Hi Hemant,

Being able to lookup specific records by key is not possible in Kafka. As a distributed streaming platform based on the concept of a commit log Kafka organizes data sequentially where each record has an offset that uniquely identifies not who the record is but where within the log it is positioned.

In order to implement record lookup by key you would need to use Kafka Streams or ksqlDB. I would recommend ksqlDB since you can easily create a stream out of your existing topic and then make that stream transformed into a table. Note only that currently ksqlDB requires that each table that would serve pull requests (i.e.: queries that serve requests given a key) need to be created using an aggregation construct. So you might need to work that out in order to achieve the behavior that you want.

Thanks,

-- Ricardo

On 6/19/20 1:07 PM, Hemant Bairwa wrote:
Thanks Ricardo.

I need some information on more use case.
In my application I need to use Kafka to maintain the different workflow states of message items while processing through different processes. For example in my application all messages transits from Process A to Process Z and I need to maintain all the processed states by an item. So for item xyz there should be total 26 entries in Kafka topic.
xyz, A
xyz, B... and so on.

User should be able to retrieve all the messages for any specific key as many times. That is a DB type of feature is required.

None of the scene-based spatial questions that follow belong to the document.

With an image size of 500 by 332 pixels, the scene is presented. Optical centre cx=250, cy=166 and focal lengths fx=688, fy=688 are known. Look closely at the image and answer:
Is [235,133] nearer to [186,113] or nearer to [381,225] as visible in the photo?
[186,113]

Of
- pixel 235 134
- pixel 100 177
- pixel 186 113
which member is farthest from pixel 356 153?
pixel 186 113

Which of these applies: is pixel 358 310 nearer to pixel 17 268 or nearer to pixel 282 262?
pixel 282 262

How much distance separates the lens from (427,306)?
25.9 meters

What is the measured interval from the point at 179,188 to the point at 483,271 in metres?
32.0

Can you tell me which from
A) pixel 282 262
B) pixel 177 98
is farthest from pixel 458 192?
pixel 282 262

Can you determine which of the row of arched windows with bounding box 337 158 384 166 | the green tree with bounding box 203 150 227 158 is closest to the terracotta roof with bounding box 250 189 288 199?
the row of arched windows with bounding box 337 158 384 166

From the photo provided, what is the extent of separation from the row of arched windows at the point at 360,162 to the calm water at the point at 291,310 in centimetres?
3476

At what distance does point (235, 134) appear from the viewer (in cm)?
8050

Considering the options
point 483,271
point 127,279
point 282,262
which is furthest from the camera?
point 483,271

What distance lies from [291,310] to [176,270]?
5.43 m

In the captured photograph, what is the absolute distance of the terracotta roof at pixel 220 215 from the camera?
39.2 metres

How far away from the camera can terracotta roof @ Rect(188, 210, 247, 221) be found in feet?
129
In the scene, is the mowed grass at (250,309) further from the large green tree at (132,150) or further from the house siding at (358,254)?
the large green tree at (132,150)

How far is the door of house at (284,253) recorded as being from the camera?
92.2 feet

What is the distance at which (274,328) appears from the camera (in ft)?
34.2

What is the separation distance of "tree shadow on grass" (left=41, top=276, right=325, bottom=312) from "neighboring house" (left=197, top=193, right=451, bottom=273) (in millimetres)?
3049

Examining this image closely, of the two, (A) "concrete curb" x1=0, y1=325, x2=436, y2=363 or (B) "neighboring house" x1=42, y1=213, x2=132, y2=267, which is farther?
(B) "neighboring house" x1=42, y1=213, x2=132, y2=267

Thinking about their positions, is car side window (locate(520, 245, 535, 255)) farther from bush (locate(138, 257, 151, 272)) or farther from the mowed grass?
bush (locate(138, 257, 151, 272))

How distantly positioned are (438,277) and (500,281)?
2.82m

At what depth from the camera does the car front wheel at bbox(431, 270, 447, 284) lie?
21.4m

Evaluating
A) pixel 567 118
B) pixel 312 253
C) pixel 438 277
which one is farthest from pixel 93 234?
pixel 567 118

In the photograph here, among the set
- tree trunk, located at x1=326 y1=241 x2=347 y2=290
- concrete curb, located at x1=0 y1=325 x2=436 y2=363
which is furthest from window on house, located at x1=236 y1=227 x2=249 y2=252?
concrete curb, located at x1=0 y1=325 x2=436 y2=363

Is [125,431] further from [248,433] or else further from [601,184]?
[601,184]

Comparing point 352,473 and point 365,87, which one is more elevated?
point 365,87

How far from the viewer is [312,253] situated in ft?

1. Is Kafka alone is able to cater this requirement?
2. Or do I need to use KSql DB for meeting this requirement? I did some research around it but I don't want to run separate KSql DB server.
3. Any other suggestions?

Regards,



On Thu, 18 Jun 2020, 6:51 pm Ricardo Ferreira, <rifer...@riferrei.com <mailto:rifer...@riferrei.com>> wrote:

    Hemant,

    This behavior might be the result of the version of AK (Apache
    Kafka) that you are using. Before AK 2.4 the default behavior for
    the DefaultPartitioner was to load balance data production across
    the partitions as you described. But it was found that this
    behavior would cause performance problems to the batching strategy
    that each producer does. Therefore, AK 2.4 introduced a new
    behavior into the DefaultPartitioner called sticky partitioning.
    You can follow up in this change reading up the KIP that was
    created for this change: *KIP-480
    
<https://cwiki.apache.org/confluence/display/KAFKA/KIP-480%3A+Sticky+Partitioner>*.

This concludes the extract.